__Exercise directions__.
Draw out every line with the word "frame" from the listing below.

__Data to use__.
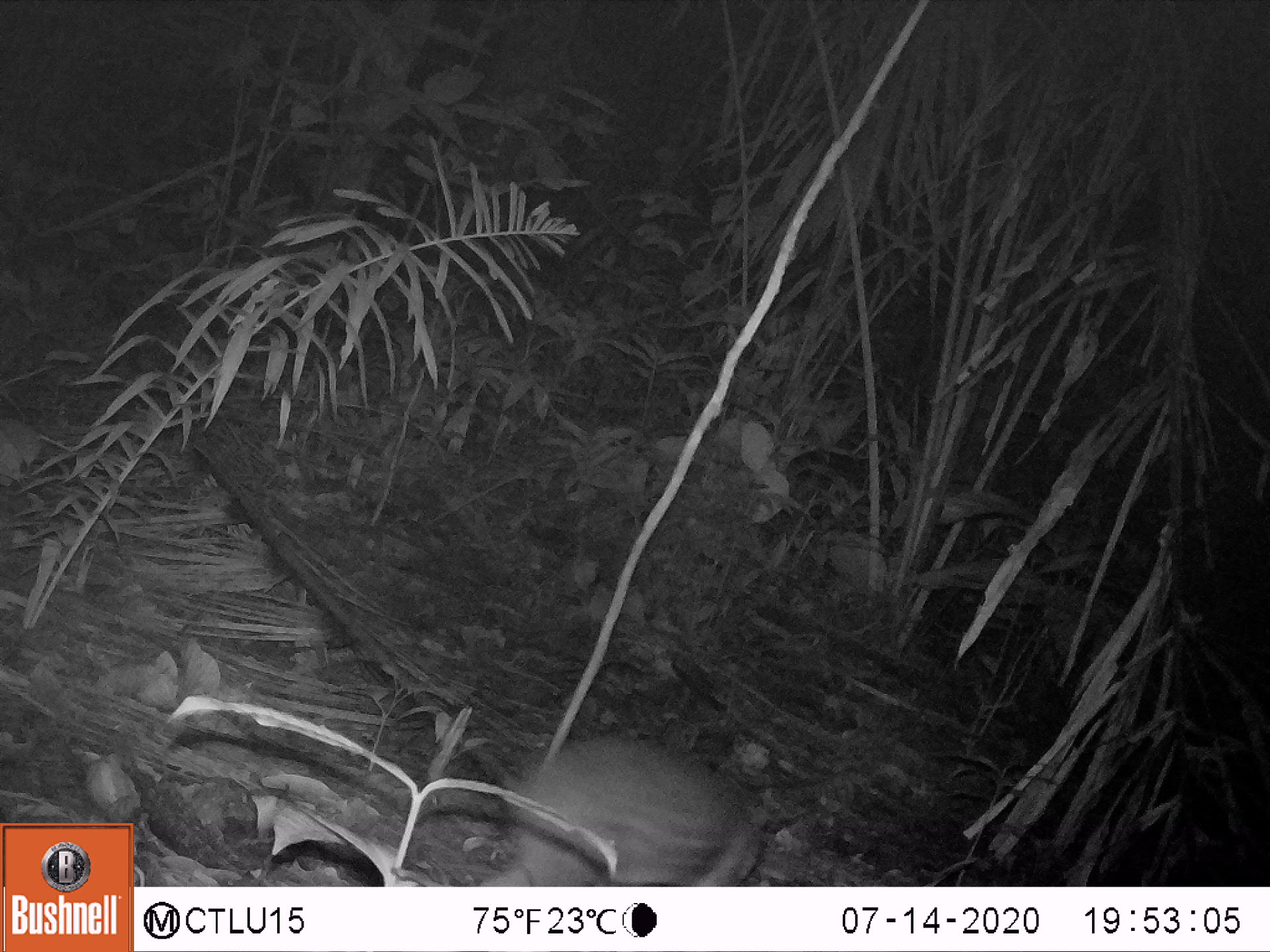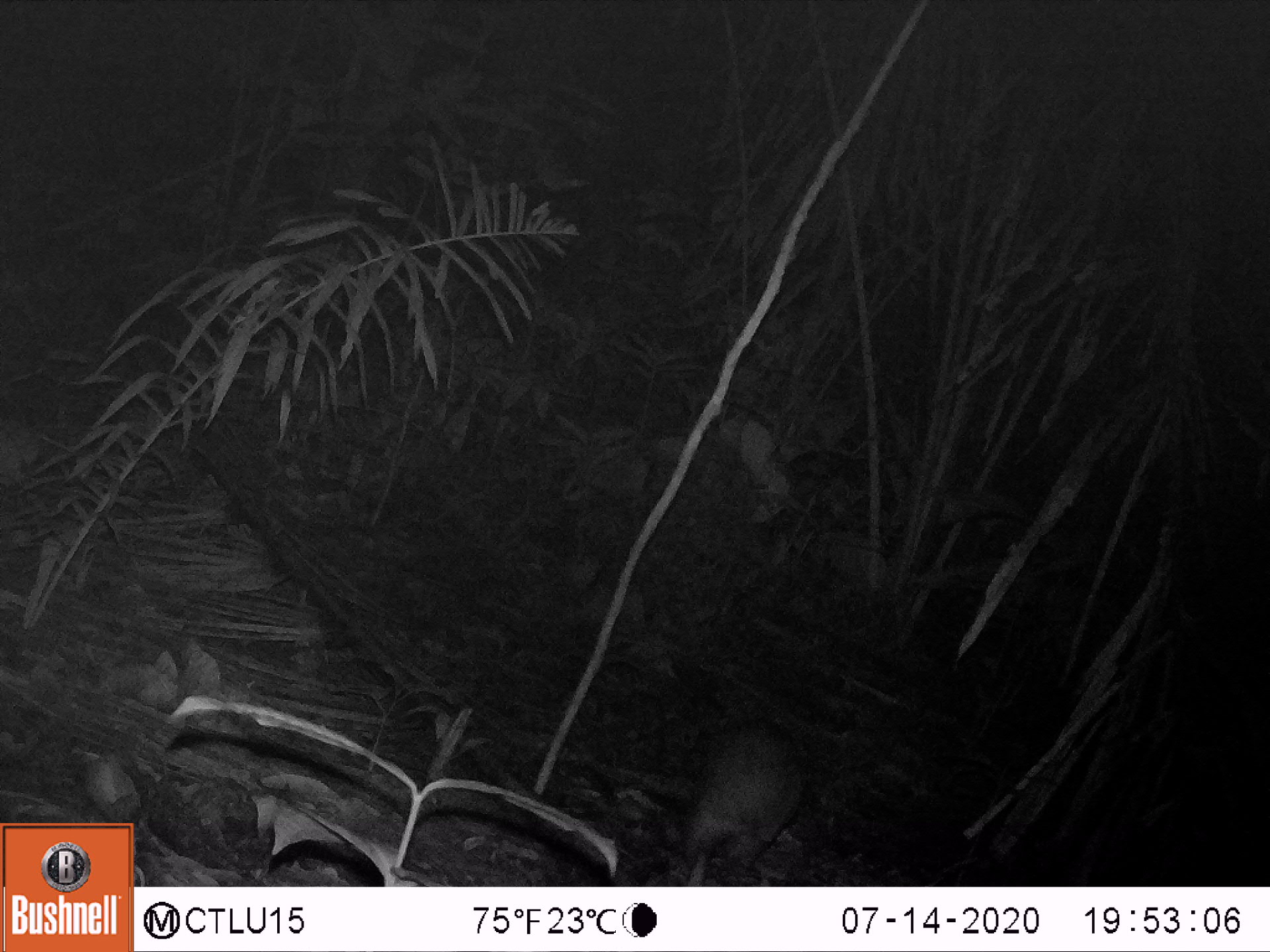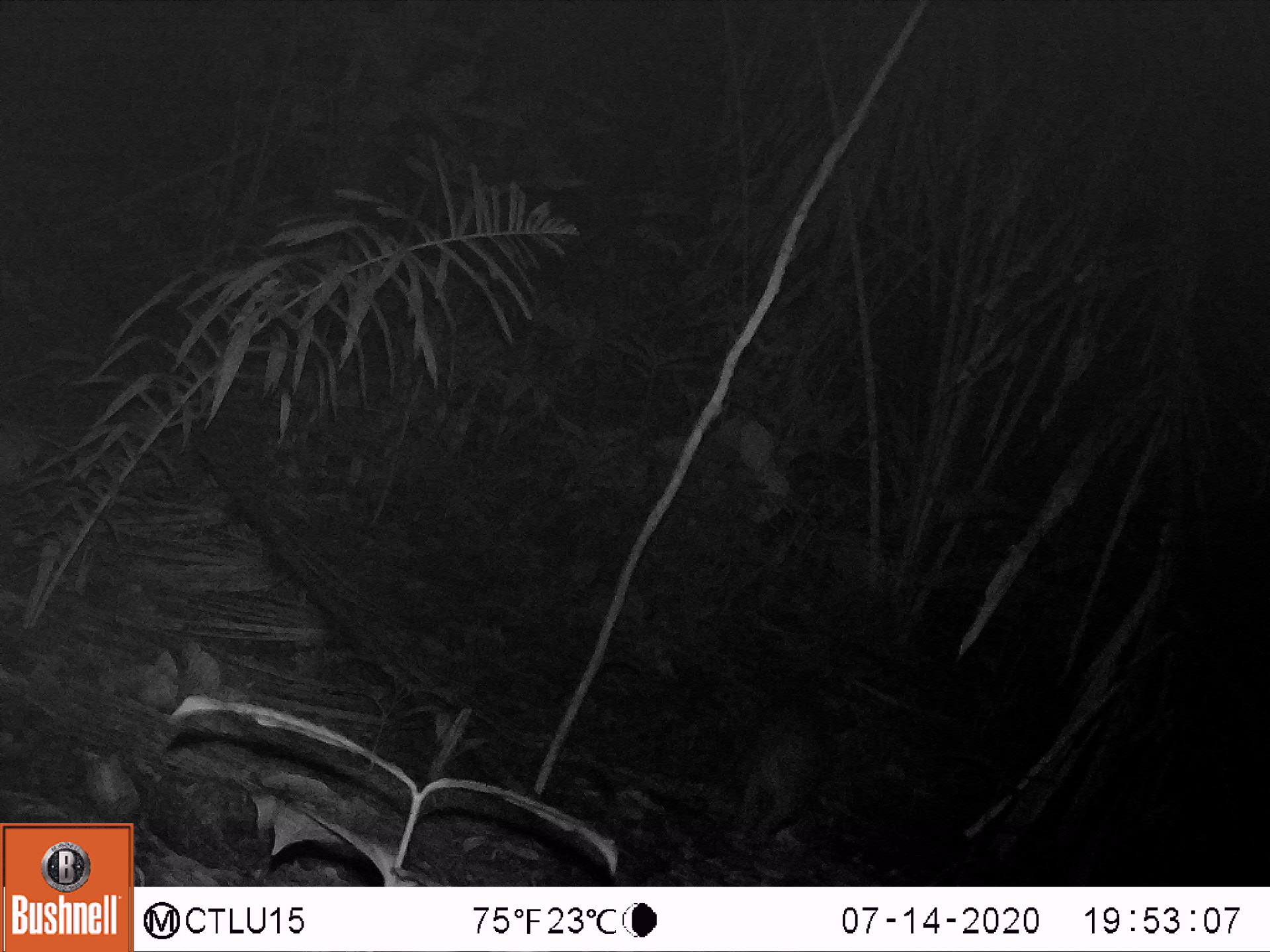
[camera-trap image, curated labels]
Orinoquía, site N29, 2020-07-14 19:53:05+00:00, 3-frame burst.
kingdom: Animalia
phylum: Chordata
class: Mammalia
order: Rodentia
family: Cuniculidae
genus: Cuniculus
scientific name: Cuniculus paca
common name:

---

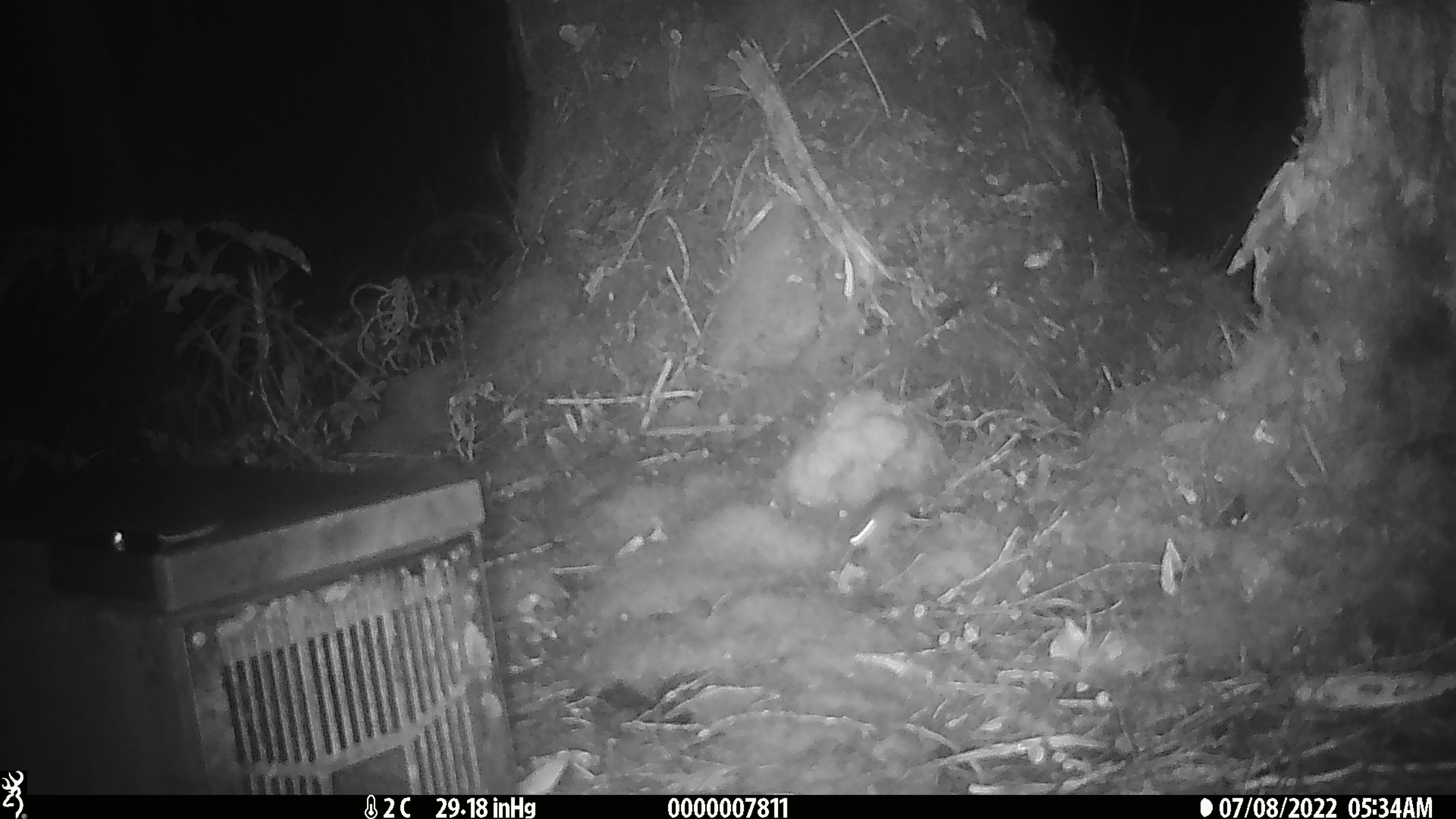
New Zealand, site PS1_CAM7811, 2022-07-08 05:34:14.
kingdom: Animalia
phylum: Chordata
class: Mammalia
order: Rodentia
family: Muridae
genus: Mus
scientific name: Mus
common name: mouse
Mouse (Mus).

...

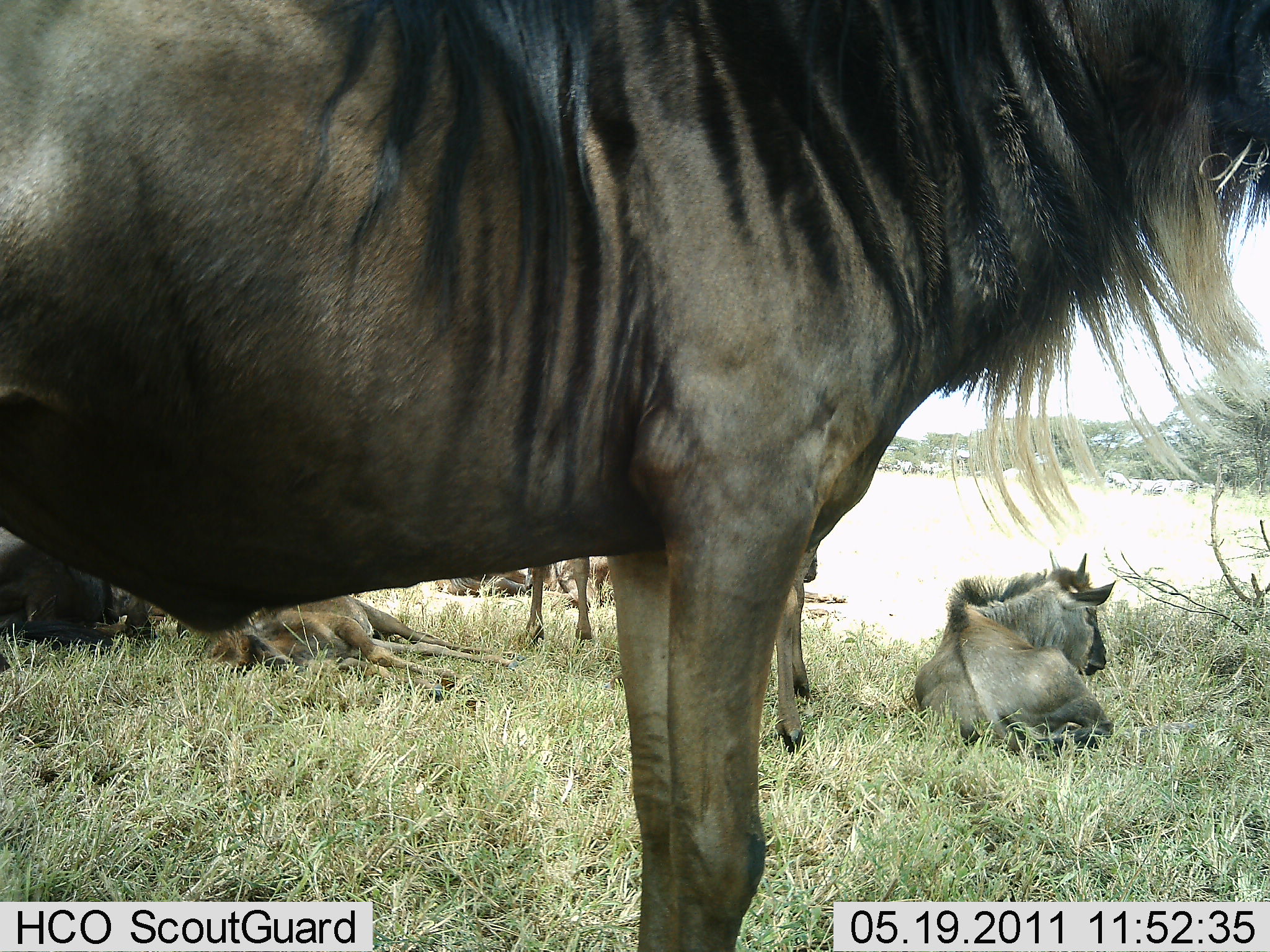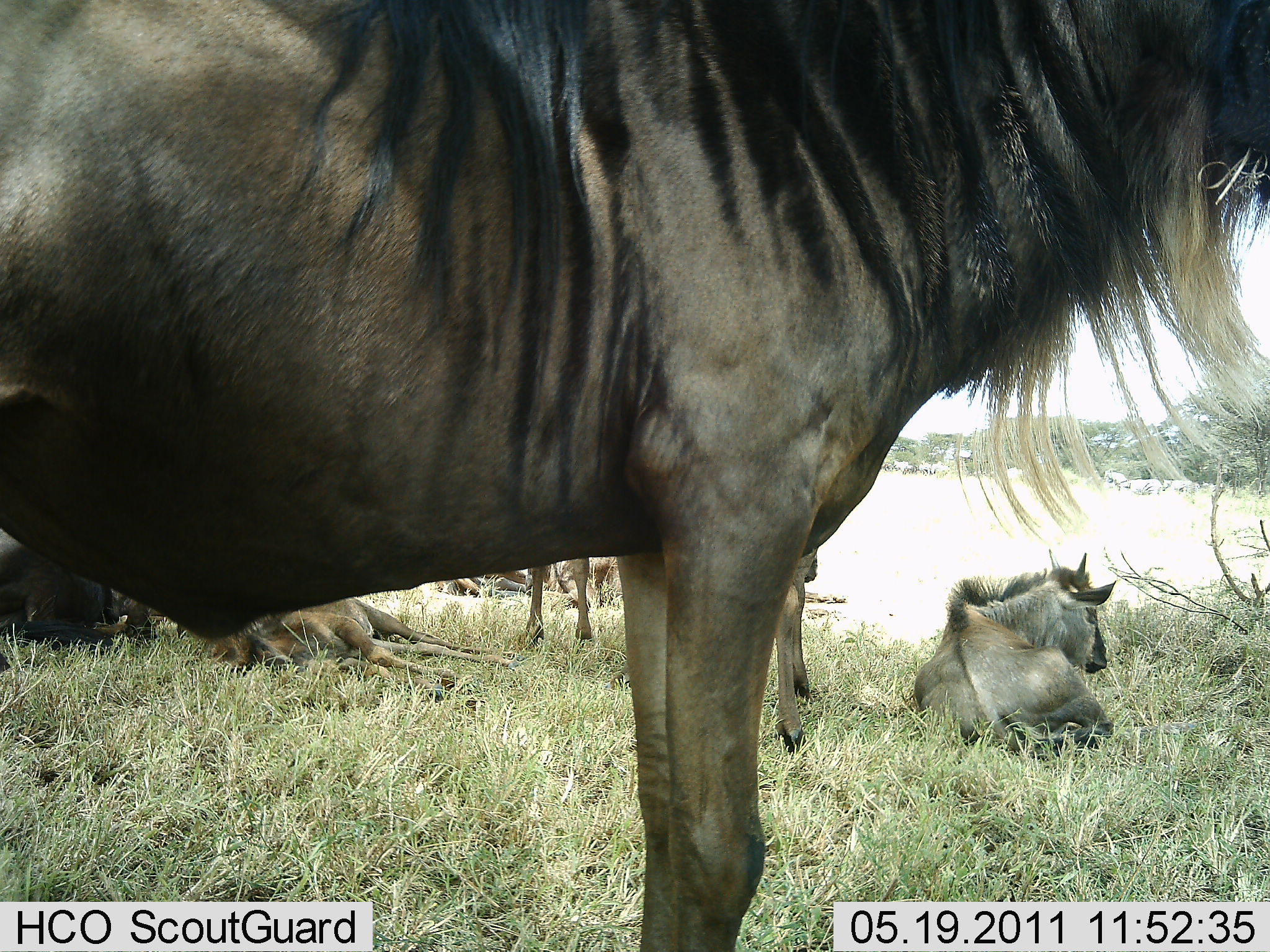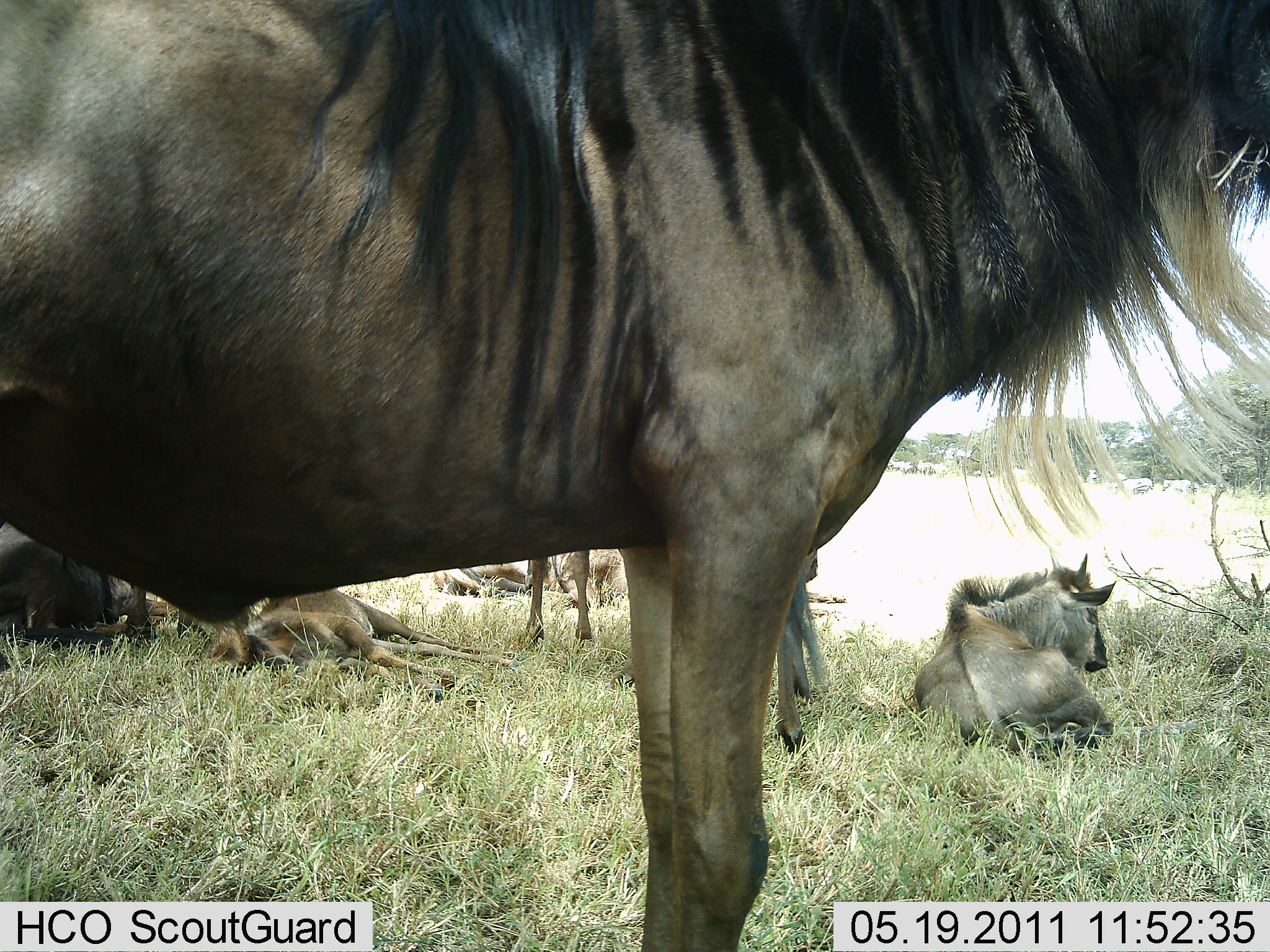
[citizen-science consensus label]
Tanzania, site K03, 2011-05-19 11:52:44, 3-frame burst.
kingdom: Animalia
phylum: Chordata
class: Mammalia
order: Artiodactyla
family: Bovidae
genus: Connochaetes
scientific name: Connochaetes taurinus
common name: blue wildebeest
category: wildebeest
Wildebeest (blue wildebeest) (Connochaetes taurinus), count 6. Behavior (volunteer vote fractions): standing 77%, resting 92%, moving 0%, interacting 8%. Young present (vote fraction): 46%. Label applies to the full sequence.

__Answer for the task__.
Orinoquía, site N29, 2020-07-14 19:53:05+00:00, 3-frame burst.
Tanzania, site K03, 2011-05-19 11:52:44, 3-frame burst.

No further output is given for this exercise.